(Passage provided):
--- begin ---

On pure hockey terms, pugilist Pierre Luc-Letourneau Leblond is the obvious choice. He’s cheap ($525k), has only averages about five minutes per game and doesn’t bring anything beside the nominal value of a dropping the gloves. Of course, all that was true before the team acquired him for a fifth round pick in the summer and it seems the club is determined to have a fighter on the big club for whatever reason.
The last choice is simultaneously the most natural and probably the least popular. Roman Horak is 20-years old and still waiver exempt. He could therefore be sent down to the Heat without incident. The kid is also on a two-way contract meaning his $800k salary drops to just $62,500 in the AHL, making him the cheapest demotion on the club by several orders of magnitude. 
Of course, Horak has quickly become one of the more popular figures on the club. His unlikely NHL debut straight of junior and ability to stick with the club made Tim Erixon’s struggles in New York all the sweeter for Flames fans. Horak has played in relatively difficult circumstances (no forward has a worse zone start ratio)  and while he’s not exactly killing it like Gabriel Landeskog in Colorado, there have been flashes from the kid that suggest he’s not totally out of place on the big team. He has auditioned on a line with Iginla in the absence of other options and the organization made a lot of noise about "jobs being on the line" heading into 2001-12.
If Feaster demotes Horak in the face of his popularity with both the coach and th fans as well as the Flames marketing efforts this off-season, it will surely be poorly received – despite the fact it makes the most sense from a number of angles. 
Of course, there is always the possibility that Feaster will make a last minute trade that will spare the club the need to send someone to Abbotsford. I suppose there’s an outside possibility someone out there will take Hags or Morrison for nominal "future considerations" although it seems unlikely at this juncture.

Depth Chart and Line Matching

Regardless of who gets the boot, Backlund’s return means Calgary will have another option down the middle. Sutter has shuffled through numerous combinations the last few weeks in an attempt get the Jarome going at even strength, with little success. I submit that Backlund should get a turn with the captain – and that Sutter should finally take this opportunity to fully and consistently shelter Iginla.

--- end ---

(Set problem a): Reproduce the part of the Flames roster passage starting with "The last choice" and going on through "orders of magnitude.", keeping every word and character the same.

(Recorded data):
--- begin ---

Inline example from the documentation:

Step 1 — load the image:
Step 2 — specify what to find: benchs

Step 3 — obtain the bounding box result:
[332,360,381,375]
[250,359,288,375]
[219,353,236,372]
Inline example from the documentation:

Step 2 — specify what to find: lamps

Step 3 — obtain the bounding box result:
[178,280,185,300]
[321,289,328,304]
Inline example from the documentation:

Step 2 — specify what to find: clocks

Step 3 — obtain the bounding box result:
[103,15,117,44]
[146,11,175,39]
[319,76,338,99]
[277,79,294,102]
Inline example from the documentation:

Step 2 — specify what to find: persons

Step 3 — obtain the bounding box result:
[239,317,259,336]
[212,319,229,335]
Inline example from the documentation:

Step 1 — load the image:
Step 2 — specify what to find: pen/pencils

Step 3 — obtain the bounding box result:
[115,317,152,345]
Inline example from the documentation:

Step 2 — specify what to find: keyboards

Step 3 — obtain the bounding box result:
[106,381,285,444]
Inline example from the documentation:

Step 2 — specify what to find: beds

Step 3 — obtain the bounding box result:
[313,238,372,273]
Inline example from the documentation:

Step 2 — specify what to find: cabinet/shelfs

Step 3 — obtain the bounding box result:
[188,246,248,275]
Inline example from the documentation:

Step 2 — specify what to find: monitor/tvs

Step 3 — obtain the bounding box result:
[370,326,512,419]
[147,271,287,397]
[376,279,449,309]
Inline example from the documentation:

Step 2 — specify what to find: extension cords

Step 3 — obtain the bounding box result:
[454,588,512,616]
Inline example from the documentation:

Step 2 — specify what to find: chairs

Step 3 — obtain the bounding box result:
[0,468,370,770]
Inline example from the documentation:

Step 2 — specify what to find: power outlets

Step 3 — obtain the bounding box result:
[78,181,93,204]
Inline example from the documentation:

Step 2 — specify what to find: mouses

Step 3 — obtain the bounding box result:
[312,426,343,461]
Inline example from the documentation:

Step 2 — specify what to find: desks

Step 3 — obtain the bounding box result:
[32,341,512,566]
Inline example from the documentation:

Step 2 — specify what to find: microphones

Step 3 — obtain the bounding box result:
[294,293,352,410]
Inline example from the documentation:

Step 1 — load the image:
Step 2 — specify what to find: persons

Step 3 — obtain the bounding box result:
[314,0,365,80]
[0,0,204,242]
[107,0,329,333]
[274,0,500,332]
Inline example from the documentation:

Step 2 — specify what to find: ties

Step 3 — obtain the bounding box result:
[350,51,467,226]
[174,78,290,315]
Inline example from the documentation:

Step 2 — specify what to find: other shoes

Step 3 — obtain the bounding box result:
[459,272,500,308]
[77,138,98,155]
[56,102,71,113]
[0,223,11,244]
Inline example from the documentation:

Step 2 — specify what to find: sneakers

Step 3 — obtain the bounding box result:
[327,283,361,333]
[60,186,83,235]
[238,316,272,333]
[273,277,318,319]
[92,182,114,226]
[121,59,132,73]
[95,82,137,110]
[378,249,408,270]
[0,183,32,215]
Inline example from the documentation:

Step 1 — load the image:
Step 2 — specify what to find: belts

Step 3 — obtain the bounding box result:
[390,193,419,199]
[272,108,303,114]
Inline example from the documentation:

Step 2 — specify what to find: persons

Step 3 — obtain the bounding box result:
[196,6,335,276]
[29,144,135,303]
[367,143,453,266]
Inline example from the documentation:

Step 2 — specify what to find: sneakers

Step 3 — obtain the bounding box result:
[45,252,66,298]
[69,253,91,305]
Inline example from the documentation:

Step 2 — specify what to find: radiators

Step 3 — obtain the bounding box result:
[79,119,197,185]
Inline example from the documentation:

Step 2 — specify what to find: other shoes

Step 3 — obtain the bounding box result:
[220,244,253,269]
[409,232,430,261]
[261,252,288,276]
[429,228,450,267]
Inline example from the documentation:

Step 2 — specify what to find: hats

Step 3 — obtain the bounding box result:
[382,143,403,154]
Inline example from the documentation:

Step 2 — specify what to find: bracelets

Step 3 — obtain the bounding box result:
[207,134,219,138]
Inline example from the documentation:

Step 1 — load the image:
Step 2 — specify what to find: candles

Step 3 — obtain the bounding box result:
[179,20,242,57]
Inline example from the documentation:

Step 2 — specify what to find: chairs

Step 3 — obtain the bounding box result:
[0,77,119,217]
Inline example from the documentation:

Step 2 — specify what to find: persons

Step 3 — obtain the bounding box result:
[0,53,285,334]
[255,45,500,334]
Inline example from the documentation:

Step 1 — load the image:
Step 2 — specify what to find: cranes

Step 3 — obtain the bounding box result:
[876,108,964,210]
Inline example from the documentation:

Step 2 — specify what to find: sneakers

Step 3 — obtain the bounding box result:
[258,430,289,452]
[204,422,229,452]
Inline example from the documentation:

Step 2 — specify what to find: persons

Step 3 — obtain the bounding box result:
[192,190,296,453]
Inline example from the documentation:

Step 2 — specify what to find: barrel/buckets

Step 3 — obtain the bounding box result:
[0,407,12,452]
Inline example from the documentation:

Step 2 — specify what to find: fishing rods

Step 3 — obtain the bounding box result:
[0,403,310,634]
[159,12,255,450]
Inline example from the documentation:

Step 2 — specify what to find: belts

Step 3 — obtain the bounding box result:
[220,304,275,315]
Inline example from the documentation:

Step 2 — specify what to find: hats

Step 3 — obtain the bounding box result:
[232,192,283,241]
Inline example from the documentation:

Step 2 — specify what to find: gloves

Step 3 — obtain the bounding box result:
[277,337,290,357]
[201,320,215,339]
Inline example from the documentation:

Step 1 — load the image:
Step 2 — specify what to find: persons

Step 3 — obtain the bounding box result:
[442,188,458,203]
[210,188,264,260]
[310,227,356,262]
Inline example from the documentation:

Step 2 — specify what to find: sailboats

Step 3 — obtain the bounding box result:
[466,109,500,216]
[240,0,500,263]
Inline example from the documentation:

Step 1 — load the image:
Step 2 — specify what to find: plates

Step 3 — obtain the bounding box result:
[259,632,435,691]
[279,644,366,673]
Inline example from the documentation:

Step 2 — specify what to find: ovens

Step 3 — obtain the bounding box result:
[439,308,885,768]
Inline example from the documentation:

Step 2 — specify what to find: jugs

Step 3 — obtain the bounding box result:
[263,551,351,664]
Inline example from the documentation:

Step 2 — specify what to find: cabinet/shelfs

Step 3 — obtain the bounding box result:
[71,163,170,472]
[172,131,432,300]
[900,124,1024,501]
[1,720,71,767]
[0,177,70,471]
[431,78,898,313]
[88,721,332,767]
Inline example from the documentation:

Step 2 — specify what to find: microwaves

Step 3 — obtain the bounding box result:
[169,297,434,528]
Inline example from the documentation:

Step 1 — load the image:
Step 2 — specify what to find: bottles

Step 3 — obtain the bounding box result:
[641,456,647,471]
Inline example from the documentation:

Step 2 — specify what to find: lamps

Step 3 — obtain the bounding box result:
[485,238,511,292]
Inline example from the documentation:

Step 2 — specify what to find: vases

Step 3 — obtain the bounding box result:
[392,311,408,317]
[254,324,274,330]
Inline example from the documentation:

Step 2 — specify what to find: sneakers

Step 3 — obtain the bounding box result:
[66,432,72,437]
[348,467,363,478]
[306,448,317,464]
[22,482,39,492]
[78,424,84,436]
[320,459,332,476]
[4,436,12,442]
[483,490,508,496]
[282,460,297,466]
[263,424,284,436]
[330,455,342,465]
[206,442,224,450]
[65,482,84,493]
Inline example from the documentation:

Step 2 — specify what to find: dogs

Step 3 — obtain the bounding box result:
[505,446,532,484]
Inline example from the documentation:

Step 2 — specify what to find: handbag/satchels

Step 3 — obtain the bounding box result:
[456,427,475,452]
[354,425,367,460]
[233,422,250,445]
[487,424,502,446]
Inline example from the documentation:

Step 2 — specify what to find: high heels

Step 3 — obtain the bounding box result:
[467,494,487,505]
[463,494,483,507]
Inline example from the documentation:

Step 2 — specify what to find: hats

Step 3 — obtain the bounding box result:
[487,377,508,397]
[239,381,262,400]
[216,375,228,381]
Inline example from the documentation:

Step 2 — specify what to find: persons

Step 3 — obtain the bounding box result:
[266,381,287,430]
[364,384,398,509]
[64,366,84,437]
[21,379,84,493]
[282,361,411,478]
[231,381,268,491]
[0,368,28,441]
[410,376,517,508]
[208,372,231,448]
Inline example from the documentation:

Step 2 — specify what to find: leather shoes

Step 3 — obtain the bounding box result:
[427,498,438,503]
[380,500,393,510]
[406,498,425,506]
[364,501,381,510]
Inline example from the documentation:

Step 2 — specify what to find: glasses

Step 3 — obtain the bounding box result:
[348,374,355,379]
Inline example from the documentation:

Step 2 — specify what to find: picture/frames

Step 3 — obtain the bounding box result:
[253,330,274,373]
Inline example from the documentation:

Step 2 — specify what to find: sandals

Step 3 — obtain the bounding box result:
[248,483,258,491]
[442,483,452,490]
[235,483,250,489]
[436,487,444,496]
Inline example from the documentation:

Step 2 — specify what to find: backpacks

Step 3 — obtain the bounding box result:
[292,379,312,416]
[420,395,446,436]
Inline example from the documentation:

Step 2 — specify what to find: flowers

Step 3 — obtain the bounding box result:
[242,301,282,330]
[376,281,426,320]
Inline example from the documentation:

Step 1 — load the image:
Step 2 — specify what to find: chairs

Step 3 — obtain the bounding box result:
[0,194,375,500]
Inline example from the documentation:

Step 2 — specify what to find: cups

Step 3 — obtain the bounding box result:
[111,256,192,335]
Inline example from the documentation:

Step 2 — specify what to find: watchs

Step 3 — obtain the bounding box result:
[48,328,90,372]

--- end ---

(Set problem b): From the start of the entries through the line containing "[212,319,229,335]", swap "bounding box result" for "box coordinates" and return only those lines, with everything else unchanged.

(Final answer a):
The last choice is simultaneously the most natural and probably the least popular. Roman Horak is 20-years old and still waiver exempt. He could therefore be sent down to the Heat without incident. The kid is also on a two-way contract meaning his $800k salary drops to just $62,500 in the AHL, making him the cheapest demotion on the club by several orders of magnitude.

(Final answer b):
Inline example from the documentation:

Step 1 — load the image:
Step 2 — specify what to find: benchs

Step 3 — obtain the box coordinates:
[332,360,381,375]
[250,359,288,375]
[219,353,236,372]
Inline example from the documentation:

Step 2 — specify what to find: lamps

Step 3 — obtain the box coordinates:
[178,280,185,300]
[321,289,328,304]
Inline example from the documentation:

Step 2 — specify what to find: clocks

Step 3 — obtain the box coordinates:
[103,15,117,44]
[146,11,175,39]
[319,76,338,99]
[277,79,294,102]
Inline example from the documentation:

Step 2 — specify what to find: persons

Step 3 — obtain the box coordinates:
[239,317,259,336]
[212,319,229,335]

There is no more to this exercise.